OBIETTIVI =>
1. Rispondi a queste domande sul testo su Montebotolino, una per riga:
(a) Presso quale famiglia alloggiava l'insegnante della scuola elementare?
(b) Quanti chilometri percorrevano i ragazzi lungo la mulattiera per andare a scuola a Rofelle?
(c) Quale mestiere aveva sperimentato Gildo per un certo periodo?
2. Riassumi in due frasi il testo su Montebotolino.
3. Per favore, riprendi il racconto su Montebotolino da dove si interrompe.

Mentre i forestieri ritornavano a trastullarsi al fresco, giocavano a carte sotto il pero dei Valentini e, nelle ore più roventi, cercavano refrigerio nelle acque del Marecchia, nei campi si replicavano i riti della fienagione e della mietitura.

 Negli anni di cui si parlava nel precedente capitolo, era stato ormai abbandonato del tutto il lavoro manuale e con il bestiame da traino e tutte le faccende venivano ormai svolte con i trattori.

Egildo era sceso da pochi anni verso Rofelle, dall’abitato ormai pressoché abbandonato di Montebotolino avendo ereditato i campi della moglie. Gli agri avuti in lascito erano sicuramente più comodi e produttivi rispetto ai minuti appezzamenti che dalle pendici del Monte scendevano verso il Rio, affluente del Marecchia.

 A Montebotolino la sussistenza di un lavoratore della terra non era facile e occorreva molto genio per destreggiarsi tra tante difficoltà che la natura del territorio arrecava.

La comunità montebotolinese si era costituita a contado autosufficiente dove tutto si produceva e ci si scambiava l'un l'altro.

C’era chi si adoperava come calzolaio, chi come falegname ed anche come stagnino. Per il pane ed i dolci veniva adoperato il forno in comune che si trovava in un angolo della piazza centrale. Quel poco che mancava si acquistava dai venditori ambulanti che rimontavano la ribelle mulattiera per proseguire da Rofelle verso quel piccolo regno.

Fino alla metà degli anni ’60 a Montebotolino c’era anche la scuola elementare e l’insegnante, obbligata a risiedere sul posto, alloggiava presso la famiglia dei Parrini. L’educatrice diventava parte integrante della collettività condividendone problematiche, gioie e dolori. Nelle lunghe serate invernali ci si trastullava ora destreggiando le carte, ora imbastendo genuini passatempi o semplicemente narrando storie di paura o di guerra.

Quando la piccola scuola fu chiusa, si spense una parte di storia del contado bastante a sé stesso e nuove questioni occuparono le menti degli ingegnosi montebotolinesi.

I ragazzi dovevano recarsi a scuola a Rofelle percorrendo più di tre chilometri lungo la mulattiera: ciò risultava relativamente facile nella bella stagione, ma si complicava quando pioveva e soprattutto durante il lungo e imbiancato inverno.

 Problemi più attuali iniziarono ad affacciarsi alle coscienze: la strada carrabile, il possesso di un’auto, ma anche il possesso di nuovi strumenti per alleviare le fatiche in agricoltura e dilatare i profitti.

Gildo, che aveva sperimentato per un certo periodo il mestiere di camionista, portò una ventata innovatrice quando propose ad alcuni conterranei l’acquisto collettivo di un trattore. L’idea era quella di prestare opera presso quei coloni sprovvisti dei moderni mezzi agricoli.

VOCI FORNITE =>

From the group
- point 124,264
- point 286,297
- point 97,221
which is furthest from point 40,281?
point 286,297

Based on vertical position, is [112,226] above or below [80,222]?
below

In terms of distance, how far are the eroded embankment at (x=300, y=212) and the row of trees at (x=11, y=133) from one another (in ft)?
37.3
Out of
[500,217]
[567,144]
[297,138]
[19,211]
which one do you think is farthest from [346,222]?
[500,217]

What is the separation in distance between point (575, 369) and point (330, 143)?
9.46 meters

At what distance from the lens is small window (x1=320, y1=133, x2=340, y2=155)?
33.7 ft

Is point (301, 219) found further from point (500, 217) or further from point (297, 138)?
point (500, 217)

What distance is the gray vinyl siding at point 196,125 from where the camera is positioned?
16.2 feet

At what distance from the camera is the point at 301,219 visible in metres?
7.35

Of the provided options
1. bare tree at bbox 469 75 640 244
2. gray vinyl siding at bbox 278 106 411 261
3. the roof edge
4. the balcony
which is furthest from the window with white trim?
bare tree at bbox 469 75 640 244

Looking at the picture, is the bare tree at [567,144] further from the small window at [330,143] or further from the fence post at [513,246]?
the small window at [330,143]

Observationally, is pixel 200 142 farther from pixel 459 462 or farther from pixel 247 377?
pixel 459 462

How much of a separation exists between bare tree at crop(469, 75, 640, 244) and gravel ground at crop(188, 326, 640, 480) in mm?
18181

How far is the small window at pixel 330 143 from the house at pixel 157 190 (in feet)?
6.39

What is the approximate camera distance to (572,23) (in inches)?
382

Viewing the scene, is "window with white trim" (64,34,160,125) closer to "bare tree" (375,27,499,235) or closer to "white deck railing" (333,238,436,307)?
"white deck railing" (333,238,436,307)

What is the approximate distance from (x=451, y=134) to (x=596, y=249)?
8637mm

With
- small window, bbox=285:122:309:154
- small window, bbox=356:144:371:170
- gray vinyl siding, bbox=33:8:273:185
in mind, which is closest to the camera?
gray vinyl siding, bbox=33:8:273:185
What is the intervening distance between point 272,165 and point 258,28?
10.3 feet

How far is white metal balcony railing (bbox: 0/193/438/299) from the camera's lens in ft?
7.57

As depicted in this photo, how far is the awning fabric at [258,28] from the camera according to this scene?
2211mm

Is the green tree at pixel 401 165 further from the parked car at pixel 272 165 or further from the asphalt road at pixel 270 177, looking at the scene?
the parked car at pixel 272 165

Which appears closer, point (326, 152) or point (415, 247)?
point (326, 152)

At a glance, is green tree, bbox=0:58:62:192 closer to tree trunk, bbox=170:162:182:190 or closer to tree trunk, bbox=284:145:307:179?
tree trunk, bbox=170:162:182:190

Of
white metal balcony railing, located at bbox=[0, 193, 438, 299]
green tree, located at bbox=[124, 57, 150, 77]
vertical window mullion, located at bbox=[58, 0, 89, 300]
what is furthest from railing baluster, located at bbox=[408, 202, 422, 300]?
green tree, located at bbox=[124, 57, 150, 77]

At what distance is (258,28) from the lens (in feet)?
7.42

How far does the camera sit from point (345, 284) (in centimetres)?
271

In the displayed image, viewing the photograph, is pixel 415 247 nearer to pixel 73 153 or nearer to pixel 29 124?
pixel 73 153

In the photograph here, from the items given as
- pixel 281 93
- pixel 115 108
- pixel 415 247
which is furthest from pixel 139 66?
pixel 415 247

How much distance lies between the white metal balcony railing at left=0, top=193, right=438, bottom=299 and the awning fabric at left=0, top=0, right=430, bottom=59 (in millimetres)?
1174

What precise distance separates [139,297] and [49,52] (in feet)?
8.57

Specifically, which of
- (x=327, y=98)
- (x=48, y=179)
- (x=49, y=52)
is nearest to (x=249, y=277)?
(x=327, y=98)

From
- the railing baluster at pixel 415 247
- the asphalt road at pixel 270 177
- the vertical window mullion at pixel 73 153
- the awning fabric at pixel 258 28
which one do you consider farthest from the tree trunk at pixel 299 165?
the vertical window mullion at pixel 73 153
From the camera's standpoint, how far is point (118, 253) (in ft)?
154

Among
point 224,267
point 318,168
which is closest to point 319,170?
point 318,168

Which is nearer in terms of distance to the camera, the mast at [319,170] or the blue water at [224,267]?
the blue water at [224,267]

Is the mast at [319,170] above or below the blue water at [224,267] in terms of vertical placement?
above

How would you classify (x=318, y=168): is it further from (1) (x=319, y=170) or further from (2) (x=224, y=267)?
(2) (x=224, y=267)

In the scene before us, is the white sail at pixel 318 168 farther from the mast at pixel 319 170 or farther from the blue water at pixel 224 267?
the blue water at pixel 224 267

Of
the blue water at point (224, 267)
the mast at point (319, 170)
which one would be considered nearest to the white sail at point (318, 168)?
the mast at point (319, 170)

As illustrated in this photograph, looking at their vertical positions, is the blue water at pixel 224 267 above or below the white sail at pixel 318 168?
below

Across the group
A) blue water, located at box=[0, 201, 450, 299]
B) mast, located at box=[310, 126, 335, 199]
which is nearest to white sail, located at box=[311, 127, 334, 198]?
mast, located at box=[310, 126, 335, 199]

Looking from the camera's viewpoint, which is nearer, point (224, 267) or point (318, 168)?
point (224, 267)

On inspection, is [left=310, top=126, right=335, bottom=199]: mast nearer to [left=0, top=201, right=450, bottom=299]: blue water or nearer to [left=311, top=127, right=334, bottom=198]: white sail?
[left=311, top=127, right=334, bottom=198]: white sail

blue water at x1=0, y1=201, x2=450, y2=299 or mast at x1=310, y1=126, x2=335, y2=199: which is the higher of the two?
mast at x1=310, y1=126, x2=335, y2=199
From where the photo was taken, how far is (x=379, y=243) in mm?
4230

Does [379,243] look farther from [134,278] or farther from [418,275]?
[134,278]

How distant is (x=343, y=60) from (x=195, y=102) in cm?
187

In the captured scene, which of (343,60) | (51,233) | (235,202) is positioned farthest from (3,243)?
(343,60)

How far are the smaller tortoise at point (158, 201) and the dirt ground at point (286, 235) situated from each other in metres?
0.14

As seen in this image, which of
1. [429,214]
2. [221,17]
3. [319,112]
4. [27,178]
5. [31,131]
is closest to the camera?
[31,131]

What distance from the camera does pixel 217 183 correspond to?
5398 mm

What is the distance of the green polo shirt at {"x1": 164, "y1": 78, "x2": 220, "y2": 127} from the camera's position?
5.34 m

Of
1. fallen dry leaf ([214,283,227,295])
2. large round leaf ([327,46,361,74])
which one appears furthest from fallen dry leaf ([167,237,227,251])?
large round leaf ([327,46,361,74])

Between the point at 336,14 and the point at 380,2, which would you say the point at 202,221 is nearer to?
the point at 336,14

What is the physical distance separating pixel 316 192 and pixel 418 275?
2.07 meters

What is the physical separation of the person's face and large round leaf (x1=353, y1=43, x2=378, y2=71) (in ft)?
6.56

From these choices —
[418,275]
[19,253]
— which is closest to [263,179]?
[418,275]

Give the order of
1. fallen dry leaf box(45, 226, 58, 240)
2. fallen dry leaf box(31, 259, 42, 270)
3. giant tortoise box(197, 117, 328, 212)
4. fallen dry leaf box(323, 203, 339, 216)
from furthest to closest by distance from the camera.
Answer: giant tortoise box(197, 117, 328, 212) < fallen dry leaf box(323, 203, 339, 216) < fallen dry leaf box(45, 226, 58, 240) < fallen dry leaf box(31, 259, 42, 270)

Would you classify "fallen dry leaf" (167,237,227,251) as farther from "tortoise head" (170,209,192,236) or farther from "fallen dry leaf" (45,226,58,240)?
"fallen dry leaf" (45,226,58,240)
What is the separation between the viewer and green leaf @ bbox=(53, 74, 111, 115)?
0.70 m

RISPOSTE PER COMPITO =>
1.
(a) Presso la famiglia dei Parrini.
(b) Più di tre chilometri.
(c) Il mestiere di camionista.

2. La comunità di Montebotolino era un contado autosufficiente, dove tutto si produceva e si scambiava, e fino alla metà degli anni '60 aveva anche una scuola elementare. Chiusa la scuola, sorsero nuovi problemi, come la strada carrabile e i mezzi agricoli, e Gildo, che era stato camionista per un certo periodo, propose ad alcuni conterranei di acquistare insieme un trattore per lavorare presso i coloni che non ne avevano.

3.
Pochi anni dopo il lungimirante promotore lasciò la sua abitazione di Montebotolino per scendere al Castello diventando “il trattorista” di buona parte dei coloni di Rofelle, compresa la mia famiglia.

Gildo si procurò un’attrezzatura sempre più completa per poter provvedere alle necessità di una azienda agricola tra cui anche una specie di forca prensile che serviva per prelevare il letame dalla concimaia.

Da quel momento i lavori agricoli furono scanditi dalla presenza di Gildo nelle nostre case.

L’aspetto gastronomico non andava certamente sottovalutato. Gli uomini che, al seguito del motorista, aiutavano nei campi avevano necessità di cibi nutrienti. Sia alla mamma che a me piaceva variare il menù in modo da rendere apprezzabili i momenti di congedo dal lavoro.

-“Preparate da mangiare, che stanno arrivando gli amici di Girolamo!” -A queste parole di mio cugino Stefano che trascorreva buona parte dell’estate da noi, io e mia mamma comprendevamo che stava per avvicinarsi il trattore con il carico del foraggio, oppure le voci degli uomini si facevano sempre più intense, segno della loro vicinanza a casa.

La manovalanza reciproca si realizzava soprattutto in estate in occasione della fienagione e della mietitura. Tuttavia Gildo frequentava la nostra casa in tutti i periodi dell’anno: in occasione dell’aratura e della semina, della sistemazione del letame nei campi e del trasporto del legname.

Ormai i mezzi meccanici erano diventati talmente indispensabili che niente si regolava se Gildo non accordava la sua disponibilità. Per lui non era senz’altro semplice coordinare il lavoro nella sua azienda e gli impegni che ormai aveva contratto verso i terzi, per questo si faceva sostenere da alcune persone che avessero dimestichezza con i mezzi agricoli.

 Si trattava di giovani che lavoravano per lui nella azienda di sua proprietà o da terzi, a seconda delle esigenze. Tra questi ricordo soprattutto Marcello e Domenico.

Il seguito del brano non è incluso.